Hot-pluggable Federated Learning: Bridging General and Personalized FL via Dynamic Selection

Personalized federated learning (PFL) achieves high performance by assuming clients only meet test data locally, which does not meet many generic federated learning (GFL) scenarios. In this work, we theoretically show that PMs can be used to enhance GFL with a new learning problem named Selective FL (SFL), which involves optimizing PFL and model selection. However, storing and selecting whole models requires impractical computation and communication costs. To practically solve SFL, inspired by model components that attempt to edit a sub-model for specific purposes, we design an efficient and effective framework named Hot-Pluggable Federated Learning (HPFL). Specifically, clients individually train personalized plug-in modules based on a shared backbone, and upload them with a plug-in marker on the server modular store. In inference stage, an accurate selection algorithm allows clients to identify and retrieve suitable plug-in modules from the modular store to enhance their generalization performance on the target data distribution.

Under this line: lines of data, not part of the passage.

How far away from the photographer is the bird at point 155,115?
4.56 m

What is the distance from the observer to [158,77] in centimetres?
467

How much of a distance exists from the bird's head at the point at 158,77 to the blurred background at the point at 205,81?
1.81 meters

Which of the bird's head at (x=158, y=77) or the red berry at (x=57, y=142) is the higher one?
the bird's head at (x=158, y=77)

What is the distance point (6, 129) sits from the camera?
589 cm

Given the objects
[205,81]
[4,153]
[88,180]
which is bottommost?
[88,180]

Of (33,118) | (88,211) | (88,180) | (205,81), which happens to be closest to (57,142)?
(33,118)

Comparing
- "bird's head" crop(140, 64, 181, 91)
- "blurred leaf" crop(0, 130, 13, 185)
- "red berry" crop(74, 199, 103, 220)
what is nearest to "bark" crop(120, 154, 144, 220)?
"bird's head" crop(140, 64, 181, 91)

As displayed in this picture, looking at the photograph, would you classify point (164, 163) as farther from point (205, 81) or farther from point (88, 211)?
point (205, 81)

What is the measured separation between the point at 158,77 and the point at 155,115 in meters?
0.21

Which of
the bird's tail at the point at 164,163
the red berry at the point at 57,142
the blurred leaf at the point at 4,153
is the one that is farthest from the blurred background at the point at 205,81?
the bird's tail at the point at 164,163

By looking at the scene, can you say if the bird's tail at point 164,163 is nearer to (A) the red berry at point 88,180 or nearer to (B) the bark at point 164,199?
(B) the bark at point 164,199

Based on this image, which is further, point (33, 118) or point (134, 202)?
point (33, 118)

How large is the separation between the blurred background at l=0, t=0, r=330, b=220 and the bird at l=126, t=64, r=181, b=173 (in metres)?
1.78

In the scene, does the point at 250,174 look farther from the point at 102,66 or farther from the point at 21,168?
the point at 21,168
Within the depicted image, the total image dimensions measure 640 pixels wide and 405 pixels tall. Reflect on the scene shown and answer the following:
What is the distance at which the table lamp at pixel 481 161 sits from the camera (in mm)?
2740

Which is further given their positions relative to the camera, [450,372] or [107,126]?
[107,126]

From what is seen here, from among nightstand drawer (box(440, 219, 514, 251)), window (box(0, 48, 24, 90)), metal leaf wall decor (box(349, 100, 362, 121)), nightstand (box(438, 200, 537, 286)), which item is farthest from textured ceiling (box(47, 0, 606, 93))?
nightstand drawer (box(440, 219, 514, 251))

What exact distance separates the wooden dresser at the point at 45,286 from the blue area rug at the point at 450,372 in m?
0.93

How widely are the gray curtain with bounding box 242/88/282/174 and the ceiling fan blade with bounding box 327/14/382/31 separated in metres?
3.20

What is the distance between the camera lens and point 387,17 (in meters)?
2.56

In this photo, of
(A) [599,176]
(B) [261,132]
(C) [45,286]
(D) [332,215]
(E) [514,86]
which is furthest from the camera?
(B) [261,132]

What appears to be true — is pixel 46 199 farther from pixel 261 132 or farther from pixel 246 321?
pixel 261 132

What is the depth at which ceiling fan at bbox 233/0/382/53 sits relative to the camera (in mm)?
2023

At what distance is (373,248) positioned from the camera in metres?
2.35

Furthermore, we provide differential privacy protection during the selection with theoretical guarantee. Our comprehensive experiments and ablation studies demonstrate that HPFL significantly outperforms state-of-the-art GFL and PFL algorithms. Additionally, we empirically show HPFL's remarkable potential to resolve other practical FL problems such as continual federated learning and discuss its possible applications in one-shot FL, anarchic FL, and FL plug-in market. Our work is the first attempt towards improving GFL performance through a selecting mechanism with personalized plug-ins.